Copy the stretch of records from the line containing "Out of the items" through the end of the records, requests included. Raise every coordinate in the answers by 68, and leave the pictures out.

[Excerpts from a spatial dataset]
-- start --
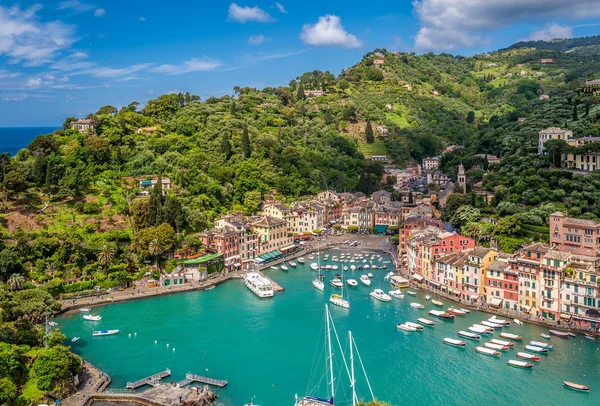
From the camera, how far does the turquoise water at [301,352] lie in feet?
86.7

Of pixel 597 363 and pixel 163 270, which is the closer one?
pixel 597 363

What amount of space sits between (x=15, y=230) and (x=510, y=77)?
119949 millimetres

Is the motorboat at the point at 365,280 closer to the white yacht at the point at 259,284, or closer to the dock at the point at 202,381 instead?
the white yacht at the point at 259,284

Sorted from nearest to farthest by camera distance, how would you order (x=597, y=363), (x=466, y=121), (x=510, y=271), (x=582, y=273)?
(x=597, y=363), (x=582, y=273), (x=510, y=271), (x=466, y=121)

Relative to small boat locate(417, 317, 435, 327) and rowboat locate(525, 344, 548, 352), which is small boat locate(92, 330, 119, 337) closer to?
small boat locate(417, 317, 435, 327)

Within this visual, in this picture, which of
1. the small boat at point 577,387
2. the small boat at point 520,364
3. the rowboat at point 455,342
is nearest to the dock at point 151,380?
the rowboat at point 455,342

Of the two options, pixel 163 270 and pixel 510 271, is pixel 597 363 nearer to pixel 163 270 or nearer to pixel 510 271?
pixel 510 271

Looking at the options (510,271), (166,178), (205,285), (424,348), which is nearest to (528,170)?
(510,271)

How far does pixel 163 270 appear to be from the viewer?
4425 cm

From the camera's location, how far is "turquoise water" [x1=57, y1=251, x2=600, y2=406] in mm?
26422

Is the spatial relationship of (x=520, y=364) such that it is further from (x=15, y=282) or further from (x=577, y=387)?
(x=15, y=282)

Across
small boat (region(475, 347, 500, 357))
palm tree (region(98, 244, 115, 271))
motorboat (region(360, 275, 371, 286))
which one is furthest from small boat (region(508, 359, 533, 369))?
palm tree (region(98, 244, 115, 271))

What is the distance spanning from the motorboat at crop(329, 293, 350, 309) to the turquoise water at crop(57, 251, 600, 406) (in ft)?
1.61

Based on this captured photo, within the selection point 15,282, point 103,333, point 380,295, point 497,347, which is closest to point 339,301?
point 380,295
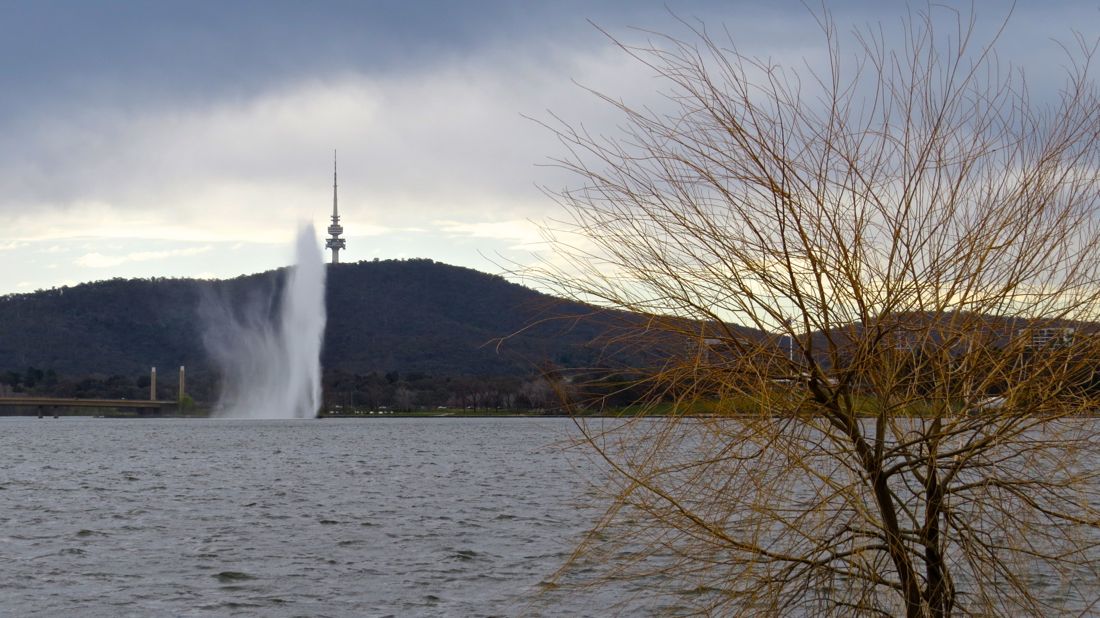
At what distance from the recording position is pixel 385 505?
A: 1201 inches

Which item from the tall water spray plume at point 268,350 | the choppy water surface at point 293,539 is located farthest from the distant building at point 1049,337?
the tall water spray plume at point 268,350

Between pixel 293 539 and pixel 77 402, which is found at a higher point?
pixel 77 402

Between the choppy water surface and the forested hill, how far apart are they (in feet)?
242

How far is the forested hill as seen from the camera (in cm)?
12406

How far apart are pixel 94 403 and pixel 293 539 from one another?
10400 cm

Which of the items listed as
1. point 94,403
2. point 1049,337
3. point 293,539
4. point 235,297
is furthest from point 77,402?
point 1049,337

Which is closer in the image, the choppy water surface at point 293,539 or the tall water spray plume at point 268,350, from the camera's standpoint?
the choppy water surface at point 293,539

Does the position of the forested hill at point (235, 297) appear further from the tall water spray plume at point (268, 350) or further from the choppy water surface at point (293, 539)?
the choppy water surface at point (293, 539)

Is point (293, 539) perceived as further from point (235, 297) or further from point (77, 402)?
point (235, 297)

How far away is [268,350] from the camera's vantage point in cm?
12350

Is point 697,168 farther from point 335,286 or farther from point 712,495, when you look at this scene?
point 335,286

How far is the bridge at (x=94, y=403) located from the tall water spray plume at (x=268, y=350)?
6468 mm

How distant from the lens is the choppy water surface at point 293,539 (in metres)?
15.6

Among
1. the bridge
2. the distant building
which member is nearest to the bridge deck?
the bridge
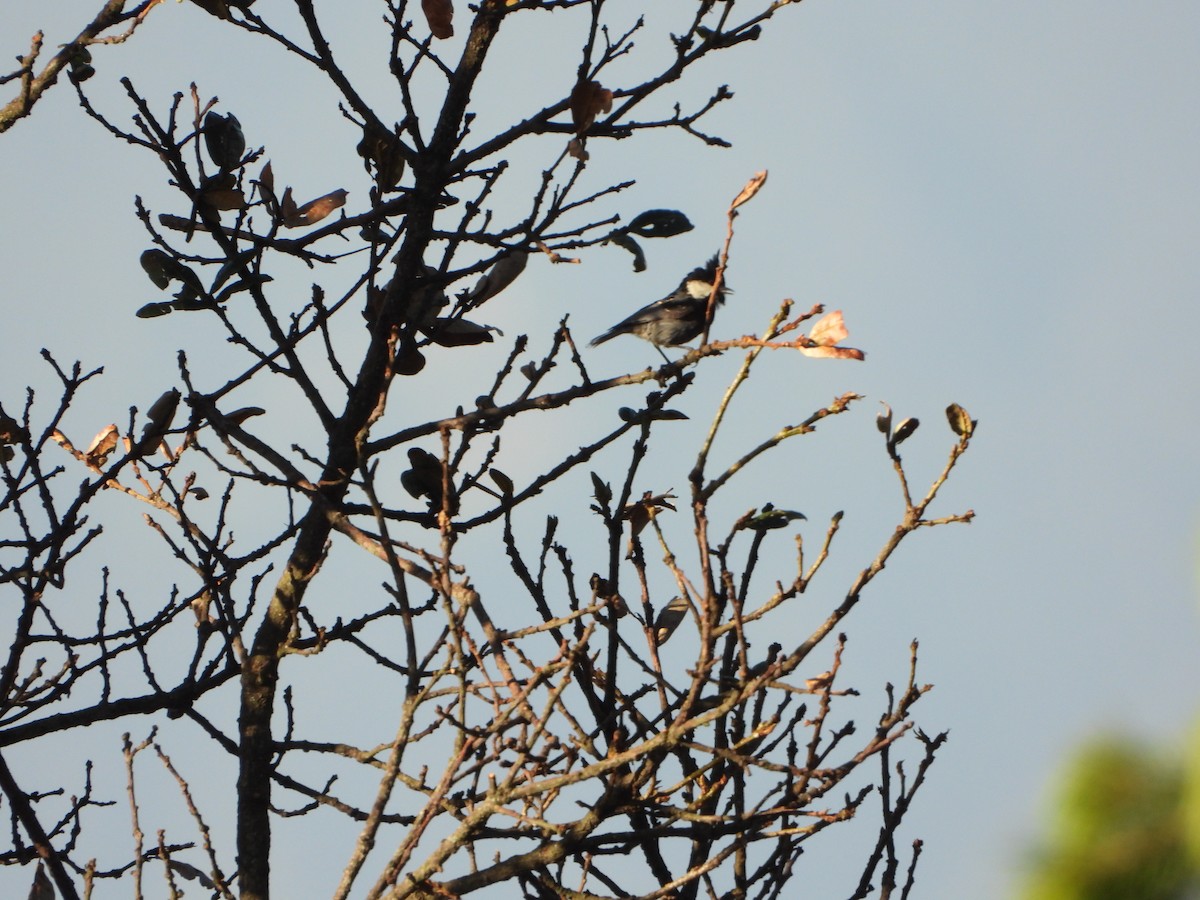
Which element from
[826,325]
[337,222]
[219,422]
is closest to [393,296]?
[337,222]

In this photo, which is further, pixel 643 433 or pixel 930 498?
pixel 643 433

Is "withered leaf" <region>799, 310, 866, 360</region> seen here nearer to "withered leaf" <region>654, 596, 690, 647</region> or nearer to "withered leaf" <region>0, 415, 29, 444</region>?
"withered leaf" <region>654, 596, 690, 647</region>

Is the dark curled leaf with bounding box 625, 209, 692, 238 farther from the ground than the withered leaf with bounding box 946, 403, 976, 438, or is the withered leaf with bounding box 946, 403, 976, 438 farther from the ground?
the dark curled leaf with bounding box 625, 209, 692, 238

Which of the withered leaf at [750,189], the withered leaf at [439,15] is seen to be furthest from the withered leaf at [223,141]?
the withered leaf at [750,189]

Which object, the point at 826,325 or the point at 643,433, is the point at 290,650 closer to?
the point at 643,433

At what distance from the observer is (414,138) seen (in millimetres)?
4301

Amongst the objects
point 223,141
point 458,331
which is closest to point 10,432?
point 223,141

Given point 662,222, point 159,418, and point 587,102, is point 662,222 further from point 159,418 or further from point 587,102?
point 159,418

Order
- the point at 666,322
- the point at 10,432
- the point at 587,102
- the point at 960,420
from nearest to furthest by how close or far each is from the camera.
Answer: the point at 960,420 < the point at 587,102 < the point at 10,432 < the point at 666,322

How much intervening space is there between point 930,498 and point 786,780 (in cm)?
109

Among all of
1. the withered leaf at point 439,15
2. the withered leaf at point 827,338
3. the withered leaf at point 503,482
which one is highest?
the withered leaf at point 439,15

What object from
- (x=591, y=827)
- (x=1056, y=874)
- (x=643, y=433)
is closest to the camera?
(x=1056, y=874)

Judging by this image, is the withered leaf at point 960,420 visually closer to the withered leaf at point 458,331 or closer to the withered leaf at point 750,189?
the withered leaf at point 750,189

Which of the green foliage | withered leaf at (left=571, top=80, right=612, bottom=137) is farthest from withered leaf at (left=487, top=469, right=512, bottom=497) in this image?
the green foliage
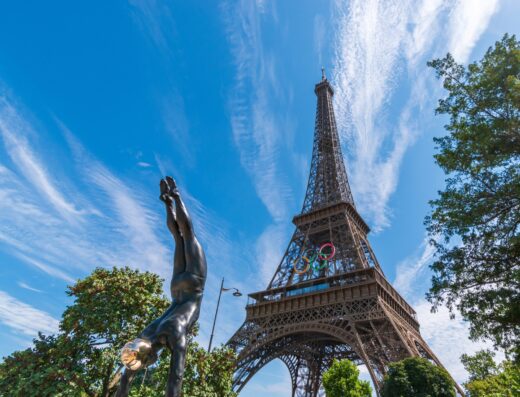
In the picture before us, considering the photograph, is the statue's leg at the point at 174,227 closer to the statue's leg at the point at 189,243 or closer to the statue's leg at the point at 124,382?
the statue's leg at the point at 189,243

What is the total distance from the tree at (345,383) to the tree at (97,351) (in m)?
12.1

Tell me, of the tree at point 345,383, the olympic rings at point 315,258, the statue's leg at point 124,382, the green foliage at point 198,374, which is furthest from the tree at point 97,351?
the olympic rings at point 315,258

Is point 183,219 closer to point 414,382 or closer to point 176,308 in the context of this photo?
point 176,308

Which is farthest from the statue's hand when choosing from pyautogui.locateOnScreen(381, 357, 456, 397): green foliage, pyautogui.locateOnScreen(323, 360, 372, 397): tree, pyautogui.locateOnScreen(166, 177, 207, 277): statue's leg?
pyautogui.locateOnScreen(323, 360, 372, 397): tree

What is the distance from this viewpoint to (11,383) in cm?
1254

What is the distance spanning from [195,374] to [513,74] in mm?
17288

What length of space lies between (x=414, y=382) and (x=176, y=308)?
22399 millimetres

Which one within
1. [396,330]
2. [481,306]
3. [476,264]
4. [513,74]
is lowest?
[481,306]

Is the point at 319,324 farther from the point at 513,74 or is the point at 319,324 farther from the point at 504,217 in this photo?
the point at 513,74

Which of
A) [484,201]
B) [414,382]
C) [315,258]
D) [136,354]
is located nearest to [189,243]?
[136,354]

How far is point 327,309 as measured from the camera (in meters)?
29.3

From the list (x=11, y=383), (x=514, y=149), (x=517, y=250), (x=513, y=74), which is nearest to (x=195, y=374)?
(x=11, y=383)

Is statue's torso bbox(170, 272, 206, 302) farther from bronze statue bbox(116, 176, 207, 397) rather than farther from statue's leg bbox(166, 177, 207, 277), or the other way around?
statue's leg bbox(166, 177, 207, 277)

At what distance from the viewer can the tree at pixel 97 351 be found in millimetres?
12180
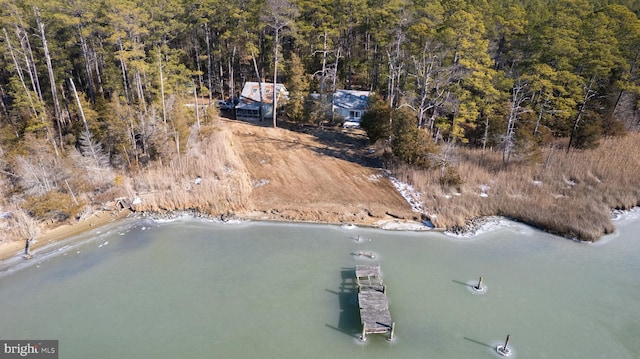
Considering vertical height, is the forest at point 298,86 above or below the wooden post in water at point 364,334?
above

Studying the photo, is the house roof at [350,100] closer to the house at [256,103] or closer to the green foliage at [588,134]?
the house at [256,103]

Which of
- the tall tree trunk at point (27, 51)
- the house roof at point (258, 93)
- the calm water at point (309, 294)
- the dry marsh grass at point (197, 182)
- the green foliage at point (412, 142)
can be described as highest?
the tall tree trunk at point (27, 51)

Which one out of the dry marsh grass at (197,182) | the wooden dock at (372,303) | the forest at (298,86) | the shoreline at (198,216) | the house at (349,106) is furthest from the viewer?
the house at (349,106)

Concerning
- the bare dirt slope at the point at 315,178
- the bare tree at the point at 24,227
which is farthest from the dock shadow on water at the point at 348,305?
the bare tree at the point at 24,227

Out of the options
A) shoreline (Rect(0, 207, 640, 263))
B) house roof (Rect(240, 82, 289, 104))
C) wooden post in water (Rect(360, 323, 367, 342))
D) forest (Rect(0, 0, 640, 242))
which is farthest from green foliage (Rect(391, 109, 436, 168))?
house roof (Rect(240, 82, 289, 104))

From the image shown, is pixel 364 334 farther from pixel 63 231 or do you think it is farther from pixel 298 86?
pixel 298 86

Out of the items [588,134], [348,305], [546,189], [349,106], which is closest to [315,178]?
[348,305]

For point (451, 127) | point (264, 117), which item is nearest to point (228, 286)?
point (451, 127)
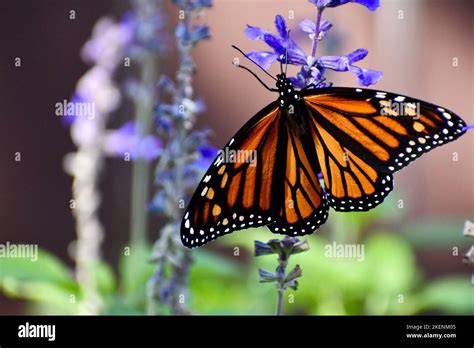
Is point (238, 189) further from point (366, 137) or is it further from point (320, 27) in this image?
point (320, 27)

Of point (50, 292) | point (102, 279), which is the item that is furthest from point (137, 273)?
point (50, 292)

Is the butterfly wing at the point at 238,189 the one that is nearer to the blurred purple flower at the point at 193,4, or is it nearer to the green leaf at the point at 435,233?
-- end --
## Problem solution
Out of the items [588,134], [348,305], [546,189], [349,106], which is closest to [315,178]?
[416,373]

For point (451, 127) | point (264, 117), which item is nearest to point (228, 286)?
point (519, 195)
Is point (238, 189) further from point (366, 137) or is it further from point (320, 27) in this image?
point (388, 95)

Of point (50, 292) | point (102, 279), which is the item that is furthest from point (137, 273)?
point (118, 360)

Is the butterfly wing at the point at 238,189 the one that is nearer to the blurred purple flower at the point at 193,4, or is it nearer to the green leaf at the point at 435,233?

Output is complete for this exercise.